Exercise aim ::
Recast the listing below as a JSON list of strings, with one string for each line and no entries for blank lines.

Material provided ::

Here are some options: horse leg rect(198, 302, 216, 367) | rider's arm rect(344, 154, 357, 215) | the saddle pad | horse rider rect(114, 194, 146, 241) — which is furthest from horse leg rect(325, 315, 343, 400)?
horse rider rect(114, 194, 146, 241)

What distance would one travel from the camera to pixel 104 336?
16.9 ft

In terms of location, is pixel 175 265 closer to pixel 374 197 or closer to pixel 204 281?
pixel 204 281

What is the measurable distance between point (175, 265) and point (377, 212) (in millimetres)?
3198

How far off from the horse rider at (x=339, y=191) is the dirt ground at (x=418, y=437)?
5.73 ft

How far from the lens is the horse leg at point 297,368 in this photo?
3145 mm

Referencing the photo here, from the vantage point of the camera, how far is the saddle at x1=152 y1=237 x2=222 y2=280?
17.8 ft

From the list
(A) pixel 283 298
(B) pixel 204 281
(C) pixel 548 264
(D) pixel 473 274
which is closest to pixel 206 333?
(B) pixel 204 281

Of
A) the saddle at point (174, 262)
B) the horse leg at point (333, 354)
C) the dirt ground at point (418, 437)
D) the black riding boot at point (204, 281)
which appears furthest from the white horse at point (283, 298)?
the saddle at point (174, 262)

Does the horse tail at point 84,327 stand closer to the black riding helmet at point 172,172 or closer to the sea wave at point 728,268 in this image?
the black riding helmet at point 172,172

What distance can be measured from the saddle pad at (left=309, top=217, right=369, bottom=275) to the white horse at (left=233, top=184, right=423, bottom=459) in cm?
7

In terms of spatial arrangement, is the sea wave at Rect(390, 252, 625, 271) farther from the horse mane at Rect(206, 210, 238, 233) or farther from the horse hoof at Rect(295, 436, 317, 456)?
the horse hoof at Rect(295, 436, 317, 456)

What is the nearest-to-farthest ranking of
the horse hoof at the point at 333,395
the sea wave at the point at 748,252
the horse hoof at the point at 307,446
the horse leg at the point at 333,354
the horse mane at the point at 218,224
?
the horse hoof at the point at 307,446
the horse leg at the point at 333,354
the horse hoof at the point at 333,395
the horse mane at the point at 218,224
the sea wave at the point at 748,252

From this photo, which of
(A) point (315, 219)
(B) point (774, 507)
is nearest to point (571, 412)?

Answer for the task ::
[
  "Here are some options: horse leg rect(198, 302, 216, 367) | rider's arm rect(344, 154, 357, 215) | the saddle pad | horse rider rect(114, 194, 146, 241) — which is furthest from horse leg rect(325, 315, 343, 400)?",
  "horse rider rect(114, 194, 146, 241)",
  "What distance would one travel from the camera to pixel 104 336?",
  "16.9 ft",
  "In terms of location, is pixel 175 265 closer to pixel 374 197 or closer to pixel 204 281?",
  "pixel 204 281",
  "What is the measurable distance between point (175, 265) and point (377, 212) (in millimetres)?",
  "3198",
  "How far off from the horse rider at (x=339, y=191) is the dirt ground at (x=418, y=437)?",
  "5.73 ft",
  "How far from the lens is the horse leg at point 297,368 in this photo?",
  "3145 mm",
  "Referencing the photo here, from the vantage point of the camera, how far is the saddle at x1=152 y1=237 x2=222 y2=280?",
  "17.8 ft",
  "From the list",
  "(A) pixel 283 298",
  "(B) pixel 204 281",
  "(C) pixel 548 264",
  "(D) pixel 473 274",
  "which is closest to pixel 206 333?",
  "(B) pixel 204 281",
  "Of",
  "A) the saddle at point (174, 262)",
  "B) the horse leg at point (333, 354)",
  "C) the dirt ground at point (418, 437)",
  "D) the black riding boot at point (204, 281)",
  "which appears furthest from the white horse at point (283, 298)?",
  "the saddle at point (174, 262)",
  "Does the horse tail at point 84,327 stand closer to the black riding helmet at point 172,172 or closer to the sea wave at point 728,268 in this image?",
  "the black riding helmet at point 172,172",
  "What distance can be measured from the saddle pad at (left=309, top=217, right=369, bottom=275) to the white horse at (left=233, top=184, right=423, bottom=459) in cm?",
  "7",
  "In terms of spatial arrangement, is the sea wave at Rect(390, 252, 625, 271) farther from the horse mane at Rect(206, 210, 238, 233) or farther from the horse hoof at Rect(295, 436, 317, 456)?",
  "the horse hoof at Rect(295, 436, 317, 456)",
  "What is the nearest-to-farthest ranking of",
  "the horse hoof at the point at 333,395",
  "the sea wave at the point at 748,252",
  "the horse hoof at the point at 307,446",
  "the horse leg at the point at 333,354",
  "the horse mane at the point at 218,224",
  "?",
  "the horse hoof at the point at 307,446",
  "the horse leg at the point at 333,354",
  "the horse hoof at the point at 333,395",
  "the horse mane at the point at 218,224",
  "the sea wave at the point at 748,252",
  "From this photo, which of",
  "(A) point (315, 219)",
  "(B) point (774, 507)",
  "is nearest to point (571, 412)?"
]